● Requirement: What follows is a set of records; repeat all of them exactly.

______

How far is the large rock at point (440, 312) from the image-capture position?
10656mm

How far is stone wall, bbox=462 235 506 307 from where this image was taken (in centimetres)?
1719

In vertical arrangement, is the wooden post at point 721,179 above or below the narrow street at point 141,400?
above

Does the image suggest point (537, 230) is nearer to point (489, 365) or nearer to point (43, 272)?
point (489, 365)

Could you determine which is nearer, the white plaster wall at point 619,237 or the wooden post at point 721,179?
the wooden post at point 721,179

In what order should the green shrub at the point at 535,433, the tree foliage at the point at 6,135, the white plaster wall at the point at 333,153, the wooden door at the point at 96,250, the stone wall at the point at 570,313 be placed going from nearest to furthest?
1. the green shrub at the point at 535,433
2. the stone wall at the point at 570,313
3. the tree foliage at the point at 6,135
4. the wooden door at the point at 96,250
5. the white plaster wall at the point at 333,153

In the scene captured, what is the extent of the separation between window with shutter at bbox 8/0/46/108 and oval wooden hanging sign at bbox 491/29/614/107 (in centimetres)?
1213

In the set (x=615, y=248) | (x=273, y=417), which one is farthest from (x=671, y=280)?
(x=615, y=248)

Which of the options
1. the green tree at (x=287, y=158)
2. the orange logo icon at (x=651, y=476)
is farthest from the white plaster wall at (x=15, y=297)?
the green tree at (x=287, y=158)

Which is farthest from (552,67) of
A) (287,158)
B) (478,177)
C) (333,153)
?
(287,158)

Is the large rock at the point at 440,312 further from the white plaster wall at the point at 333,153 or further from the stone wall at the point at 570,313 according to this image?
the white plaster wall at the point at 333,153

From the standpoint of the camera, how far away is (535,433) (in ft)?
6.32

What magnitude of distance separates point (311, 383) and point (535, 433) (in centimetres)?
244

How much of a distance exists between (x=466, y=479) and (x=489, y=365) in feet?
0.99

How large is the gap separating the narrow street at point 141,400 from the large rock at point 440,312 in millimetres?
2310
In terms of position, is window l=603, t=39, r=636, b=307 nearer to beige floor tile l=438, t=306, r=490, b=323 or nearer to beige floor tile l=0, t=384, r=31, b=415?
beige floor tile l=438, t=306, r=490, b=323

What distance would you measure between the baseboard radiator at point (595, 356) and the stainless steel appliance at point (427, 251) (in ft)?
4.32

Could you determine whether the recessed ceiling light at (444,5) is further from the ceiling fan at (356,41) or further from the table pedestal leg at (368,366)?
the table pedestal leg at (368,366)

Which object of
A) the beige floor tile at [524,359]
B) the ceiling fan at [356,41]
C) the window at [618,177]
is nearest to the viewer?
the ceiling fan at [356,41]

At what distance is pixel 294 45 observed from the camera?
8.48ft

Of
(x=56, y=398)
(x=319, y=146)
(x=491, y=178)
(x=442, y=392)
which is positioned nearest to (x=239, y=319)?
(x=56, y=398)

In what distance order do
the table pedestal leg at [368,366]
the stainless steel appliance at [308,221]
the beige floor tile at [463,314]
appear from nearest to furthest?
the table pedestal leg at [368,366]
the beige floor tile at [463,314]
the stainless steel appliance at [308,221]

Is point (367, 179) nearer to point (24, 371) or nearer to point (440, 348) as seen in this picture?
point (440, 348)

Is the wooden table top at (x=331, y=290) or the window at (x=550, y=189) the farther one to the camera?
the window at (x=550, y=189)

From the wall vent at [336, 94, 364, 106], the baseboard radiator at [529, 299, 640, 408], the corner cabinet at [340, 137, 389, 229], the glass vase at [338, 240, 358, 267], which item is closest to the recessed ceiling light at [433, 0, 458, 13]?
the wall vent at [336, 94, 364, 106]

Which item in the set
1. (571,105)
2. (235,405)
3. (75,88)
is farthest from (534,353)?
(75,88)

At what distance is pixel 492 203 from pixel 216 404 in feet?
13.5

______

● Task response:
How far is the large rock at point (440, 312) from the image-capture position?
10656mm

How far is stone wall, bbox=462 235 506 307 from where this image was taken (in centimetres)?
1719

In vertical arrangement, is the wooden post at point 721,179 above or below the narrow street at point 141,400?
above

Does the image suggest point (537, 230) is nearer to point (489, 365) or nearer to point (43, 272)?
point (489, 365)

Could you determine which is nearer, the white plaster wall at point 619,237 or the wooden post at point 721,179?
the wooden post at point 721,179

In what order should the green shrub at the point at 535,433, the tree foliage at the point at 6,135, the white plaster wall at the point at 333,153, the wooden door at the point at 96,250, the stone wall at the point at 570,313 be placed going from nearest to furthest?
1. the green shrub at the point at 535,433
2. the stone wall at the point at 570,313
3. the tree foliage at the point at 6,135
4. the wooden door at the point at 96,250
5. the white plaster wall at the point at 333,153

In the scene captured, what is the extent of the separation between window with shutter at bbox 8/0/46/108 and oval wooden hanging sign at bbox 491/29/614/107 (in centimetres)?
1213

In the set (x=615, y=248) | (x=273, y=417), which one is farthest from (x=671, y=280)?
(x=615, y=248)

Which of the options
1. the green tree at (x=287, y=158)
2. the orange logo icon at (x=651, y=476)
is farthest from the white plaster wall at (x=15, y=297)?
the green tree at (x=287, y=158)

Which is farthest from (552,67) of
A) (287,158)
B) (478,177)
C) (333,153)
?
(287,158)

Is the large rock at the point at 440,312 further from the white plaster wall at the point at 333,153 or further from the stone wall at the point at 570,313 according to this image?
the white plaster wall at the point at 333,153

From the standpoint of the camera, how far away is (535,433) (in ft)?
6.32

What magnitude of distance separates point (311, 383) and point (535, 433) (in centimetres)?
244

How much of a distance exists between (x=466, y=479) and (x=489, y=365) in feet?
0.99

How large is the gap separating the narrow street at point 141,400 from the large rock at point 440,312 in millimetres?
2310
In terms of position, is window l=603, t=39, r=636, b=307 nearer to beige floor tile l=438, t=306, r=490, b=323 or nearer to beige floor tile l=0, t=384, r=31, b=415?
beige floor tile l=438, t=306, r=490, b=323

What distance would you measure between the baseboard radiator at point (595, 356) and the stainless steel appliance at point (427, 251) (in ft)?
4.32

Could you determine whether the recessed ceiling light at (444,5) is further from the ceiling fan at (356,41) or further from the table pedestal leg at (368,366)?
the table pedestal leg at (368,366)

Which object of
A) the beige floor tile at [524,359]
B) the ceiling fan at [356,41]
C) the window at [618,177]
is nearest to the viewer?
the ceiling fan at [356,41]

At what distance is pixel 294 45 observed from the camera?
8.48ft

Of
(x=56, y=398)
(x=319, y=146)
(x=491, y=178)
(x=442, y=392)
which is positioned nearest to (x=239, y=319)?
(x=56, y=398)

In what distance order do
the table pedestal leg at [368,366]
the stainless steel appliance at [308,221]
the beige floor tile at [463,314]
appear from nearest to furthest?
the table pedestal leg at [368,366]
the beige floor tile at [463,314]
the stainless steel appliance at [308,221]

Is point (367, 179) nearer to point (24, 371) or nearer to point (440, 348) as seen in this picture?
point (440, 348)

Is the wooden table top at (x=331, y=290) or the window at (x=550, y=189) the farther one to the camera?
the window at (x=550, y=189)

From the wall vent at [336, 94, 364, 106], the baseboard radiator at [529, 299, 640, 408], the corner cabinet at [340, 137, 389, 229], the glass vase at [338, 240, 358, 267], which item is closest to the recessed ceiling light at [433, 0, 458, 13]?
the wall vent at [336, 94, 364, 106]

Which item in the set
1. (571,105)
2. (235,405)
3. (75,88)
is farthest from (534,353)?
(75,88)

At what distance is pixel 492 203 from pixel 216 404 in feet?
13.5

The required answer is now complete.